#### [Raw records]
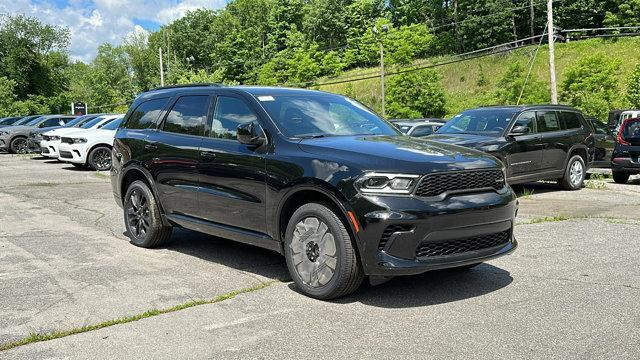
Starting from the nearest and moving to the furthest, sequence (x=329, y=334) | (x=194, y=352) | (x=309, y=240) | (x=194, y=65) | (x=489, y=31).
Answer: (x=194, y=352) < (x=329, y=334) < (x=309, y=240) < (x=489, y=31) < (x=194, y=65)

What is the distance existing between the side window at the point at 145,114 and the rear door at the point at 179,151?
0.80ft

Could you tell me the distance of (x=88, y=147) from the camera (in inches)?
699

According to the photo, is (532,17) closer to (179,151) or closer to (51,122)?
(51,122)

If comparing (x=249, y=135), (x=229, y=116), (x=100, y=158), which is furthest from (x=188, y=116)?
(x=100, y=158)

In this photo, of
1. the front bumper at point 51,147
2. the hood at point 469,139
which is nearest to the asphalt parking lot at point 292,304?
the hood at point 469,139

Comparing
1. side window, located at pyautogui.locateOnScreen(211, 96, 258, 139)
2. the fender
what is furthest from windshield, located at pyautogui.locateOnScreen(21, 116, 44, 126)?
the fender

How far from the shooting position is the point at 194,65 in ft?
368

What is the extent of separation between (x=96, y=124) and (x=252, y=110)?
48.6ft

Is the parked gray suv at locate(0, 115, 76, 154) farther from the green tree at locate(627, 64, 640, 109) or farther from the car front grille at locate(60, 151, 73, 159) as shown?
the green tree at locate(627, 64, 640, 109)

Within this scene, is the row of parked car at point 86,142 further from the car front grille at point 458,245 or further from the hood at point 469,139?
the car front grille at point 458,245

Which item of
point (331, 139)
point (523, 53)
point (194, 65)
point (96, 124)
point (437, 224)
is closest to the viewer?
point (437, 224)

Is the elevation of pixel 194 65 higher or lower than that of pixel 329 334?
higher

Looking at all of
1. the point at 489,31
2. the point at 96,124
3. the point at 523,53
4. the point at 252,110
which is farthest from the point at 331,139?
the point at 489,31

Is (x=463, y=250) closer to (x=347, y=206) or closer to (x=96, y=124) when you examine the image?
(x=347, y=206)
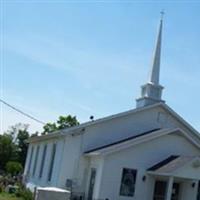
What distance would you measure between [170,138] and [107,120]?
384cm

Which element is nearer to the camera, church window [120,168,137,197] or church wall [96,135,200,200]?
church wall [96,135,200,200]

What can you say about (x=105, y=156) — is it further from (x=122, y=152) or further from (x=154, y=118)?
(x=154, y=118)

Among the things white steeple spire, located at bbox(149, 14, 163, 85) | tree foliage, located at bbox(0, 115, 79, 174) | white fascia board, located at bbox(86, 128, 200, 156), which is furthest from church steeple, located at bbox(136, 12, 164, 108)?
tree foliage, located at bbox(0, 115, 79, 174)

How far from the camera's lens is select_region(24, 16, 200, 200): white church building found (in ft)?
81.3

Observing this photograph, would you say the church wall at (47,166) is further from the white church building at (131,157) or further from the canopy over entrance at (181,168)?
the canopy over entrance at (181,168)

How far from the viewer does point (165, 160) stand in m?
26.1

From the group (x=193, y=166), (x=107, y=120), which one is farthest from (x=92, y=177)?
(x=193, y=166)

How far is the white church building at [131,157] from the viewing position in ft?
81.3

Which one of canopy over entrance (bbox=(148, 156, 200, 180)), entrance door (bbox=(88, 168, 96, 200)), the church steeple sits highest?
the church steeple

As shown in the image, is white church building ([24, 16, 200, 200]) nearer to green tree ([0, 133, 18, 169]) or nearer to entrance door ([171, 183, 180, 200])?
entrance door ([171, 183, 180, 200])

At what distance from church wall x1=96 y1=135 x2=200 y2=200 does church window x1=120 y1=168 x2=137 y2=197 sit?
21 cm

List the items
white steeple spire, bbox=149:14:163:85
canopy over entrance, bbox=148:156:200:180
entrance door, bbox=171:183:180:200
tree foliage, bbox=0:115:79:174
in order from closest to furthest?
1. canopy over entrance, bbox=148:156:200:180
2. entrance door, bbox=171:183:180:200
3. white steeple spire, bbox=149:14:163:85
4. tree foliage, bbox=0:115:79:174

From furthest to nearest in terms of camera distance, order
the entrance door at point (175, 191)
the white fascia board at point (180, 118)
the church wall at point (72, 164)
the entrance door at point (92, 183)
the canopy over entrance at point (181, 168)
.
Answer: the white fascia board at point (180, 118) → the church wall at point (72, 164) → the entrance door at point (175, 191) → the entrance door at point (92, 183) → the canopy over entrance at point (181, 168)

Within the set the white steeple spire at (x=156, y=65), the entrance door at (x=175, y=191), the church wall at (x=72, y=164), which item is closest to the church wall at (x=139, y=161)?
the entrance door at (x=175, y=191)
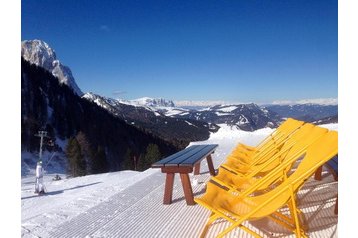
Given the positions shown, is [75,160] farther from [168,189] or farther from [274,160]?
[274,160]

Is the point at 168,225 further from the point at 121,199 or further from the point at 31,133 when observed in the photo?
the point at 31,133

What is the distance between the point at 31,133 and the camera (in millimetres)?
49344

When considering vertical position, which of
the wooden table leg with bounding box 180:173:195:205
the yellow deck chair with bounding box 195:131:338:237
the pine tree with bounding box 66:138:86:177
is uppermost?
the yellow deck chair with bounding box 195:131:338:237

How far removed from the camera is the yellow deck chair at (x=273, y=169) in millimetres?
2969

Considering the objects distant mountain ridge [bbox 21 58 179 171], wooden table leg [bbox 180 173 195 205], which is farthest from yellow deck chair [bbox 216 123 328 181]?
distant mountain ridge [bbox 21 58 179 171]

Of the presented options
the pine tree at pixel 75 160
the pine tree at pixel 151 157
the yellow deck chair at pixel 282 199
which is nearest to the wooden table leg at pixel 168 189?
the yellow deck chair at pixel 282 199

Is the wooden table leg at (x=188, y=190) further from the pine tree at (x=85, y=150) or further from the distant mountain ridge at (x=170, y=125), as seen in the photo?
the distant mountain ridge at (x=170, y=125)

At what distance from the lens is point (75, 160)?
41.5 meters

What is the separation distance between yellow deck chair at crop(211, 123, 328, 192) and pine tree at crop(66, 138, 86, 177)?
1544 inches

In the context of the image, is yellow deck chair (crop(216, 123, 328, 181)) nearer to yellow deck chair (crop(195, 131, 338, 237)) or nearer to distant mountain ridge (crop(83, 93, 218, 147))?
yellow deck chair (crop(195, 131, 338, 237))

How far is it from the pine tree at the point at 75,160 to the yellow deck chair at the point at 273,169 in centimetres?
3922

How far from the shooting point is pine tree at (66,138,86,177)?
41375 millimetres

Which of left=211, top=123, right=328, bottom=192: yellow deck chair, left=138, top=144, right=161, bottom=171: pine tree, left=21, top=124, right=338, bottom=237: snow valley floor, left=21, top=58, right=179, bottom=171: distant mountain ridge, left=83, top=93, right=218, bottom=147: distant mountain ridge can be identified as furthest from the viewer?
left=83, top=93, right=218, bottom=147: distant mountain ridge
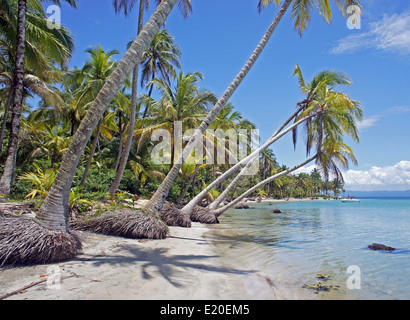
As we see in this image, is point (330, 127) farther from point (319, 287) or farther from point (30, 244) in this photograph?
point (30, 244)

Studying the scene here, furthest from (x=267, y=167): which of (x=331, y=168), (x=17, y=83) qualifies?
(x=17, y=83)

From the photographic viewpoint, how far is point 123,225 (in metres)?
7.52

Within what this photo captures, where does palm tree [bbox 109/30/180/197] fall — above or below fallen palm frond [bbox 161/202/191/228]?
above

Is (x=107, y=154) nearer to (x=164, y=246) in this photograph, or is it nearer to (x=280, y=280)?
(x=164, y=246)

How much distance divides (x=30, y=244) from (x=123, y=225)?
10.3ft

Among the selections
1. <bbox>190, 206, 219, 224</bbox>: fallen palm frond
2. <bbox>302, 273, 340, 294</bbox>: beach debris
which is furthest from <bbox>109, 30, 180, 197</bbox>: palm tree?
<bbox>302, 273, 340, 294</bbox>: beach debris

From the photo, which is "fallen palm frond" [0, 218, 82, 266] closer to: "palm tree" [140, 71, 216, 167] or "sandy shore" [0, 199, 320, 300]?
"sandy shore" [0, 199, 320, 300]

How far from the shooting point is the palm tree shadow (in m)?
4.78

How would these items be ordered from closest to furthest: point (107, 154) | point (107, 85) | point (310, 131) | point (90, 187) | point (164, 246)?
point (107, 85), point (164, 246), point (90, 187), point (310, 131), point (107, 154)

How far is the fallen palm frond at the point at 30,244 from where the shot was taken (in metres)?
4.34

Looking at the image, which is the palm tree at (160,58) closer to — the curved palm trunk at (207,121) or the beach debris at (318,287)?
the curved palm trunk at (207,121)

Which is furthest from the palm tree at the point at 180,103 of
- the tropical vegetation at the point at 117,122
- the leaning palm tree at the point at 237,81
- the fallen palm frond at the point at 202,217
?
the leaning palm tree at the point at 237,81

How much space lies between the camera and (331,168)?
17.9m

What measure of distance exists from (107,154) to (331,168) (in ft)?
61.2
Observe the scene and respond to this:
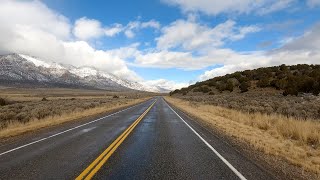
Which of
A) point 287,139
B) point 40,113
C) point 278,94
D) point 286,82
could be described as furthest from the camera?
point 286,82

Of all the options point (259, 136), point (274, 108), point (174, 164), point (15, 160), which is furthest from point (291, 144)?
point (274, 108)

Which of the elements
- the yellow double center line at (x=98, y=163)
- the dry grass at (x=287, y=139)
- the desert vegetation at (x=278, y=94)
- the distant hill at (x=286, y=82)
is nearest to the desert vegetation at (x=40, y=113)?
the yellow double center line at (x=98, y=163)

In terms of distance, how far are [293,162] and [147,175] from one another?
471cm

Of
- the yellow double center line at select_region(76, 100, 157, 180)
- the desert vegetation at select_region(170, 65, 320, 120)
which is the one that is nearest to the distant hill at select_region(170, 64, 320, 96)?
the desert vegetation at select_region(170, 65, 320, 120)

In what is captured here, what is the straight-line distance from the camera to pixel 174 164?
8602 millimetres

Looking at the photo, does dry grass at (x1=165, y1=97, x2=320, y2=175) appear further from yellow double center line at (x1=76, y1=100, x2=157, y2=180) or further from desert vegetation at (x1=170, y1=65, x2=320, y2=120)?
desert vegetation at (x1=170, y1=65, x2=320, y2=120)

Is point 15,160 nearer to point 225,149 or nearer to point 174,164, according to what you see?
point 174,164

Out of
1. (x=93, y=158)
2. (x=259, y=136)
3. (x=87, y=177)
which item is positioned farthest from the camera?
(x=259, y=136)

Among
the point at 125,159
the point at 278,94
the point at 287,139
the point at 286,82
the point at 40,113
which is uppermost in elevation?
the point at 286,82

==

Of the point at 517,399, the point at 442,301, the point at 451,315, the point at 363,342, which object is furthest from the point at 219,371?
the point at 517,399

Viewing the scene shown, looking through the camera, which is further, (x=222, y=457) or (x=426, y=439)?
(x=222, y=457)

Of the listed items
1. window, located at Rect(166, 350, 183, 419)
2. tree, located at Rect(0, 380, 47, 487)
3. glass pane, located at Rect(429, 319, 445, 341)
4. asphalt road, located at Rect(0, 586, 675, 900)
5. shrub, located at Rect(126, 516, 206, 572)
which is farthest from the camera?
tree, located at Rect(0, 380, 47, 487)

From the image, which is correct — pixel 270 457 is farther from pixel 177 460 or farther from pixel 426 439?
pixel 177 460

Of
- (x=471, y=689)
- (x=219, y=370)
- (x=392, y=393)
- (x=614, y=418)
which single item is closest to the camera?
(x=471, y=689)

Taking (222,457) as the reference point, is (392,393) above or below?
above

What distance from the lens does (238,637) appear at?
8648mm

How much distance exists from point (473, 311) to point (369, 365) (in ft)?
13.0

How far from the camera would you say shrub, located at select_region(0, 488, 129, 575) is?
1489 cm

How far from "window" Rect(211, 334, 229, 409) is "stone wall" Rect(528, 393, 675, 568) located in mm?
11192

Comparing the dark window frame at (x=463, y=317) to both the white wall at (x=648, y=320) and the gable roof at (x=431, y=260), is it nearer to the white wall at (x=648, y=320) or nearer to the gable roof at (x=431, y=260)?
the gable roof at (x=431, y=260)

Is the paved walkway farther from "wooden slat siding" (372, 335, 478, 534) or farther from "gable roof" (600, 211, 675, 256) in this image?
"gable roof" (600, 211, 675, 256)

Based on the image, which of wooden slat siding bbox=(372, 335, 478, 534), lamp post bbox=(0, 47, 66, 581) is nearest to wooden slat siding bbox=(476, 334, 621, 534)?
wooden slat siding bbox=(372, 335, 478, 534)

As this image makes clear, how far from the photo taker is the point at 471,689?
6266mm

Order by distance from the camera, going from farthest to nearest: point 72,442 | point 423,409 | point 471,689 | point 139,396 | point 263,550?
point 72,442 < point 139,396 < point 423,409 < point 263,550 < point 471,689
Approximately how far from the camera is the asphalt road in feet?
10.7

* * *

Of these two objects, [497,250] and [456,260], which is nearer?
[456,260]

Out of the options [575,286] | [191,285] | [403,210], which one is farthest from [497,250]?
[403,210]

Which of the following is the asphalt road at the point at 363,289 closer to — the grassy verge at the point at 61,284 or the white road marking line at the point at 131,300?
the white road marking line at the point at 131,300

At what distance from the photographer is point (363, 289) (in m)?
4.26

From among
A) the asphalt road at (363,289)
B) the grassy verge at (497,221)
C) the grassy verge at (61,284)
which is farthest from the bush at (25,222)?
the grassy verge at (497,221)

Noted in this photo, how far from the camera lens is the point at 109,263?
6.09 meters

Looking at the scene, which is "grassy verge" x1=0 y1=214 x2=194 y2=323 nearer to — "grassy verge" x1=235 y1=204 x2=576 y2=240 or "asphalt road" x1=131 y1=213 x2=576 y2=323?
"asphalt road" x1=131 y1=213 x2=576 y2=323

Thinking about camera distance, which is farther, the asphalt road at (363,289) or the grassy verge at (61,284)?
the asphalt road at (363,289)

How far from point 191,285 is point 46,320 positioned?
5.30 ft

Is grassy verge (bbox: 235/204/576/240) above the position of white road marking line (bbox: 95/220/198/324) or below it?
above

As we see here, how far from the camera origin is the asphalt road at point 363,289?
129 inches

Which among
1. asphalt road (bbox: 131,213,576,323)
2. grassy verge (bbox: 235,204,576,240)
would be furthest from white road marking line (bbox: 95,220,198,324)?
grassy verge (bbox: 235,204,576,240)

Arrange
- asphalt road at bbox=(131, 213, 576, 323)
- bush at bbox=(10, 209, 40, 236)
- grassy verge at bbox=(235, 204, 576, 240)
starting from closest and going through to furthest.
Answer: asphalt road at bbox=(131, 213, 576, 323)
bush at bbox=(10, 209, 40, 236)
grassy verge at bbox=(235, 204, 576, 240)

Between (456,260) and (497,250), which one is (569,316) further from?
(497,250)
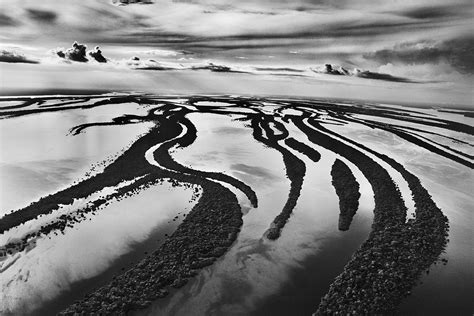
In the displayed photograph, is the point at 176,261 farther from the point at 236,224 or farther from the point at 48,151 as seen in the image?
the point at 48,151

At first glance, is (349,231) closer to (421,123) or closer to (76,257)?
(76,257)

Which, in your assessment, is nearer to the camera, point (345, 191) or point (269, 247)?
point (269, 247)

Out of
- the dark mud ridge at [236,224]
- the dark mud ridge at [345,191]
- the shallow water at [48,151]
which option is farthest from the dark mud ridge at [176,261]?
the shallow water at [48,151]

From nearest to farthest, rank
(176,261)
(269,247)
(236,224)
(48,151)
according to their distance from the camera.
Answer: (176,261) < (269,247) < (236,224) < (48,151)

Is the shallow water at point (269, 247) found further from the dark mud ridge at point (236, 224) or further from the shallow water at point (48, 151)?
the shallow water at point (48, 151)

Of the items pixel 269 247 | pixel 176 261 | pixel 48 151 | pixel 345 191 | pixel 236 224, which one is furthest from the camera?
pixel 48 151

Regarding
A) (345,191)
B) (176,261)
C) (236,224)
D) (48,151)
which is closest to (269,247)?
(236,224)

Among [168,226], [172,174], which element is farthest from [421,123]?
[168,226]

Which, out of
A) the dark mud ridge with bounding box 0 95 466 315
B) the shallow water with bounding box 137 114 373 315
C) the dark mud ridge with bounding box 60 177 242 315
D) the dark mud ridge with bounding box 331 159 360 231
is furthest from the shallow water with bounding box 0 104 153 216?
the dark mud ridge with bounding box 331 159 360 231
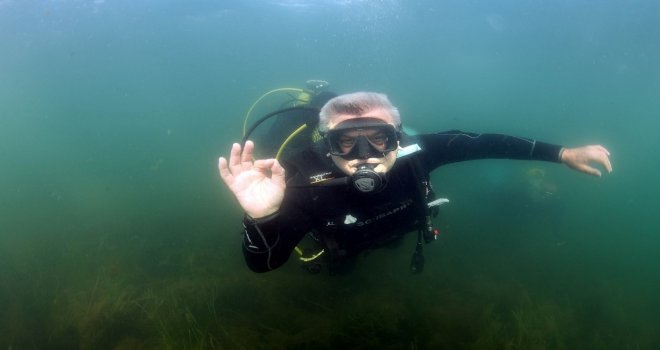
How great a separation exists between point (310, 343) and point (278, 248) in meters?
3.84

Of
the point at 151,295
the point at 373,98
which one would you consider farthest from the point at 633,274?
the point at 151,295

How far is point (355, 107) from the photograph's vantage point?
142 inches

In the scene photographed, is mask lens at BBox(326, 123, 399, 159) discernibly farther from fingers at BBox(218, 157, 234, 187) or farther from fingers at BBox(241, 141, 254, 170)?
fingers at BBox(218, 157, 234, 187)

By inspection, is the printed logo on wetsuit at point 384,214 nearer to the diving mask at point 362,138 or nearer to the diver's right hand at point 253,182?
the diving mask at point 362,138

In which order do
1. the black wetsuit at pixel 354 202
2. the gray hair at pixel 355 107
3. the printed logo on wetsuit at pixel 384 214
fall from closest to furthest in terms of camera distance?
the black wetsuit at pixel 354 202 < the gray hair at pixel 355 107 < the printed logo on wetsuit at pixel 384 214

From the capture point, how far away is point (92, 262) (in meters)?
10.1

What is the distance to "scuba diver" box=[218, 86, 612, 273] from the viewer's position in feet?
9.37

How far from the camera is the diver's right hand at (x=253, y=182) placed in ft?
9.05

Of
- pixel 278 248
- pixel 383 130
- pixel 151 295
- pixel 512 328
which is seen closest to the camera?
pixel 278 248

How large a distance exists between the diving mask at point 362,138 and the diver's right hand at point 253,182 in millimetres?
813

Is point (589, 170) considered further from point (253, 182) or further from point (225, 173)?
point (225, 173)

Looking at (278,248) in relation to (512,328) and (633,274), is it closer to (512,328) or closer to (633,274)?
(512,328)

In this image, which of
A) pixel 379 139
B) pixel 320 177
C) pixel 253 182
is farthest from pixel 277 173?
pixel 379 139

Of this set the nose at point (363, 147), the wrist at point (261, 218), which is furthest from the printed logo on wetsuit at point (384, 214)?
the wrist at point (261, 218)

#### [Directions]
Please find every line in the entries above that contains the string "marking", and copy each of those lines.

#### [Exercise answer]
Which of the following is the asphalt road at the point at 363,289 closer to — the grassy verge at the point at 61,284 or the white road marking line at the point at 131,300?
the white road marking line at the point at 131,300
Is grassy verge (bbox: 235/204/576/240) above the position of white road marking line (bbox: 95/220/198/324) or below it?
would be furthest from white road marking line (bbox: 95,220,198,324)?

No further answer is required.